LOC issuers will tell you that the issuing bank will allow you to put your ‘collateral’ money into more liberal investments than would a trust. By doing so, they say, they are enabling you to earn more income on the investments and therefore offset the cost of the LOC versus the trust. I will be the first to tell you that this might be possible. However (and this is a big however), the letter of credit (and therefore the collateral you post for it), and/or the trust money you might post, are there specifically to pay claims in the event of a problem. The last thing anyone wants is to suffer principal losses in your trust. Investing captive collateral money for yield is a dangerous game.

The key here is that you can do one of two things:

1. Use a trust with relatively safe investments and pay $3,500 per year, or

2. Use a collateralised LOC, pay 75 BPS for it, invest the collateral such that you hope the rate of return will offset the cost so that the LOC costs as little as the trust, and really hope that nothing happens to the investments themselves.

I ask you this: Isn’t your captive taking enough risk in the first place? Do you really want to start taking investment risk too?

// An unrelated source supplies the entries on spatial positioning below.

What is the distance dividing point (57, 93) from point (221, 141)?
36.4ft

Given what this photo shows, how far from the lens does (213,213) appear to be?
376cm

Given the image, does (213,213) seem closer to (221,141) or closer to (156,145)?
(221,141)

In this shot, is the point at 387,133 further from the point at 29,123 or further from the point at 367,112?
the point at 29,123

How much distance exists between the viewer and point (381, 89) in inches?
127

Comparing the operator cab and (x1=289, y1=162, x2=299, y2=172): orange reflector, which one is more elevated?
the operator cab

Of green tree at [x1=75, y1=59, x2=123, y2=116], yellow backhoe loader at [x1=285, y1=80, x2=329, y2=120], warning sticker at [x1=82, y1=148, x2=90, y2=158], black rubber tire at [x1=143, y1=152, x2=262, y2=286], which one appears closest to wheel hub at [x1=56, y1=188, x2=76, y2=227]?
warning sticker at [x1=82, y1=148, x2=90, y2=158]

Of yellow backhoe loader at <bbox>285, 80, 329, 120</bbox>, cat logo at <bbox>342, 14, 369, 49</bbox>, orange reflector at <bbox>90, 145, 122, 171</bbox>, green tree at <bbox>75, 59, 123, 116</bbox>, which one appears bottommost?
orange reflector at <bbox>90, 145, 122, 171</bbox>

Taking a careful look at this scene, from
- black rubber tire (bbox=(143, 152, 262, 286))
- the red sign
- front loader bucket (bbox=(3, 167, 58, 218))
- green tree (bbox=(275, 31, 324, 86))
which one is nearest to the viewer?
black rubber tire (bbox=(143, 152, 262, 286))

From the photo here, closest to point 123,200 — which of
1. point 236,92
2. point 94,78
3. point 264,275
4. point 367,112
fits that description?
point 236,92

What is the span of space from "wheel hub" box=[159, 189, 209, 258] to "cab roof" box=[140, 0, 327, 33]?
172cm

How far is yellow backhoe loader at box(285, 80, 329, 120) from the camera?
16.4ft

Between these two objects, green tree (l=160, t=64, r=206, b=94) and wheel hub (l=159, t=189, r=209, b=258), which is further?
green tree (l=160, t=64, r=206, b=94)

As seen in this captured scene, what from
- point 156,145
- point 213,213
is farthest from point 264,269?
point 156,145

The current investment environment is very unpredictable. It is also risky. Therefore, most captives keep their money in more conservative investments. So my position is that while you could invest in riskier investments and increase your rate of return, most captives today aren’t doing this. They are remaining conservative in their outlook. And if you are conservative with your investments, then those investments would be eligible to use in a trust. For most, the trust would eliminate the LOC fees and not affect their current investment return at all.

Misconception: The trust set-up process is more difficult

I have heard it a number of times: “I was running out of time so I just went with the LOC.” “I was advised that the trust was too much work to set up.” “The trust is a 20-page document and the LOC is only two, so I went with the LOC.”

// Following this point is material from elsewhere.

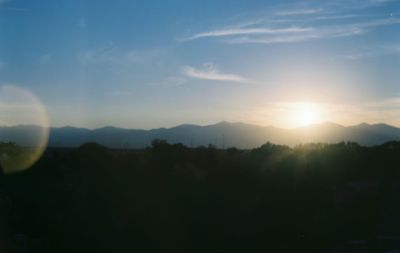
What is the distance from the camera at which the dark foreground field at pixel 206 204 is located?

The response to such statements is this:

All things considered, the trust is no more work than an LOC. It is often less work.

I say this for a few reasons. Yes, the trust is often 20 pages and the LOC is often two pages. However, the amount of work involved in obtaining that two-page LOC is substantial. You must go through the bank in question’s credit review process. Anyone who has ever bought a home knows how difficult that can be (and the home loan is also fully collateralised by the home itself). But when the credit request is from a captive, then the review process only gets worse. This is not to say that the banks are wrong for doing such due diligence, but it is to say that collecting your company info, submitting it in the proper format, filling out the forms and generally going through a credit review process will be a lot more work than establishing a trust.

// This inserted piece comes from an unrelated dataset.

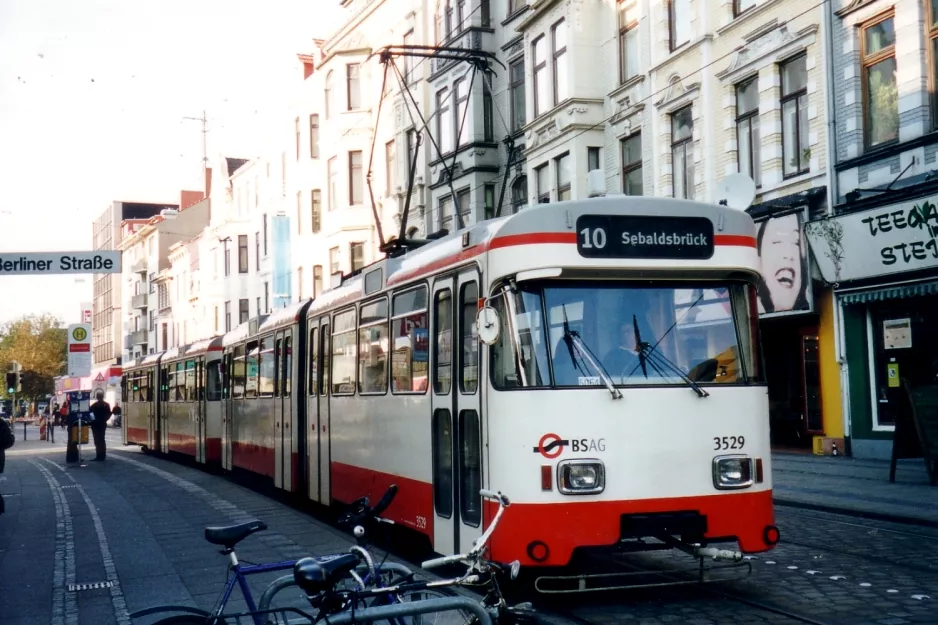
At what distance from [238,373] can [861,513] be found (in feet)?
38.7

Here is why: while the trust agreement is indeed a comprehensive legal document, it has already been pre-negotiated between Wells Fargo, the relevant regulators and just about all of the primary fronting carriers out there (for both captive programmes and deductible programmes). Our ‘information requests’ are simple and are sent to you in an email.

The best evidence I have that trusts are actually easier than LOCs is that we have established trusts in less than 24 hours for clients that had no previous relationship with Wells Fargo. While that isn’t always the case, I challenge any LOC issuer that claims LOCs are easier to establish than trusts to demonstrate that they can set up LOCs this quickly.

Wrapping up the first 10 years

Clearly, and in almost every situation where the LOC is above $1 million, the trust is less expensive than LOCs (often 95 percent less). There should be no foregone investment income by using a trust in lieu of an LOC. And to be sure, the trust is actually less work than an LOC to establish.

So much to say and so little time. Let me just finish by saying that this whole ‘Bermuda gig’ has been great. Great people, great weather and great business opportunities. But above all, I am most proud of the friends I have made in Bermuda. Thanks to those who have been so helpful to me in the past, and I am really looking forward to contributing to the domicile in the future.